Les engagements sont :

  1. Préserver les fondements de la science et sauvegarder la recherche, les données et les institutions scientifiques.
  2. Protéger et soutenir les scientifiques et leurs travaux en cas de guerre et de conflit, de bouleversements politiques et de répression, de catastrophes naturelles et d'origine humaine.
  3. Aider les scientifiques à risque, déplacés et réfugiés à s'engager pleinement dans les efforts de plaidoyer et de lobbying ; ils sont leurs meilleurs avocats.
  4. Développer des mécanismes alignés sur les normes mondiales qui identifieront et approuveront les compétences, les connaissances et les références professionnelles des scientifiques à risque, déplacés et réfugiés.
  5. Protégez la prochaine génération de scientifiques en offrant des programmes de soutien aux étudiants et aux chercheurs en début de carrière qui ont été déplacés ou en exil.
  6. Travailler à la reconstruction des systèmes scientifiques nationaux à la suite d'un conflit ou d'une catastrophe et soutenir le rapatriement volontaire et sûr des scientifiques.

Avec 15 organisations qui l'ont déjà pré-approuvée, la Déclaration sera officiellement lancée le 20 avril et ouverte aux signatures des universités, des académies des sciences, des organisations non gouvernementales, des gouvernements, des organisations internationales, des groupes de la diaspora et autres.

L'UNESCO-TWAS, l'IAP et l'ISC exhortent les organisations des communautés scientifiques et humanitaires à se joindre à leurs efforts.

Pour plus d'informations sur l'initiative Science in Exile, la Déclaration et comment la signer, veuillez visiter :

Pour en savoir plus sur l'événement de lancement de la déclaration Science in Exile, voir ici.


Notes

  • L'Académie mondiale des sciences pour l'avancement de la science dans les pays en développement, fondée en 1983, est une unité de programme de l'UNESCO. Son objectif principal est de promouvoir la capacité scientifique et l'excellence pour le développement durable dans les pays en développement.

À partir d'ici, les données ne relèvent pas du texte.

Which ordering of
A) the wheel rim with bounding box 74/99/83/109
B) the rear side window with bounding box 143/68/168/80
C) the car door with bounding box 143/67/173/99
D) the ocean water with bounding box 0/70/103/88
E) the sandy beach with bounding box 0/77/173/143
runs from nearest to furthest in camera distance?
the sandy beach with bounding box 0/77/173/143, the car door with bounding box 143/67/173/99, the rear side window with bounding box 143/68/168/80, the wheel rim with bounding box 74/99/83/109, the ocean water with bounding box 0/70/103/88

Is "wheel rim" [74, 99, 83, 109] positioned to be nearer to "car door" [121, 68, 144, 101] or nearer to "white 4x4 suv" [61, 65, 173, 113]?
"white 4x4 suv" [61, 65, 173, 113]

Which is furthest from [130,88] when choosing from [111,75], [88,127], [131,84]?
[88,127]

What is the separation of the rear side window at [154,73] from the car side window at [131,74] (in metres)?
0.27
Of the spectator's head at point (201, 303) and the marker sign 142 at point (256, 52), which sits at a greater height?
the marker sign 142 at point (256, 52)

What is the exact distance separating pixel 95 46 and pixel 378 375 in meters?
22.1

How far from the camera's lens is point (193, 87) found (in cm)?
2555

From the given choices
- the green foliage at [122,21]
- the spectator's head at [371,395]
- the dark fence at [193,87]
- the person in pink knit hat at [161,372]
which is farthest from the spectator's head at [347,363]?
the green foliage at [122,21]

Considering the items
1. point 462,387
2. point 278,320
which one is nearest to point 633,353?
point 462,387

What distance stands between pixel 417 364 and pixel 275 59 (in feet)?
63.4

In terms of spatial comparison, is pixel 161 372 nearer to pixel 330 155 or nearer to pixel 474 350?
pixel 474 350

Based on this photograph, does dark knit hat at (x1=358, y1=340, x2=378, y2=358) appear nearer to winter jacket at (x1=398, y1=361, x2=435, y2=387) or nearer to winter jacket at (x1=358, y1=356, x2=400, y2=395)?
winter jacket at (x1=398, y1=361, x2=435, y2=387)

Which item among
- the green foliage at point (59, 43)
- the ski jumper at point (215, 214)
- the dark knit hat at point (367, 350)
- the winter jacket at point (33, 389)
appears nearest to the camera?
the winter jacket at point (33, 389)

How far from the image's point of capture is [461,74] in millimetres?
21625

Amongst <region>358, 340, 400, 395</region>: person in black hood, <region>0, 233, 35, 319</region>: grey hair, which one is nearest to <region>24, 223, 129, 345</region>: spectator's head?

Aujourd'hui, l'UNESCO-TWAS compte 1,296 100 membres élus - certains des scientifiques et ingénieurs les plus accomplis au monde - représentant plus de 11 pays ; XNUMX d'entre eux sont lauréats du prix Nobel.
  • Sous l'égide de la Partenariat InterAcadémie (IAP), plus de 140 académies membres nationales, régionales et mondiales travaillent ensemble pour soutenir le rôle vital de la science dans la recherche de solutions fondées sur des preuves aux problèmes les plus difficiles du monde. En particulier, l'IAP exploite l'expertise des leaders mondiaux de la science, de la médecine et de l'ingénierie pour faire avancer des politiques judicieuses, améliorer la santé publique, promouvoir l'excellence dans l'enseignement des sciences et atteindre d'autres objectifs de développement essentiels.
  • Le S internationalecConseil de la science (ISC) est une organisation non gouvernementale avec une composition mondiale unique qui rassemble 40 unions et associations scientifiques internationales et plus de 140 organisations scientifiques nationales et régionales, y compris des académies et des conseils de recherche.

Télécharger le communiqué de presse.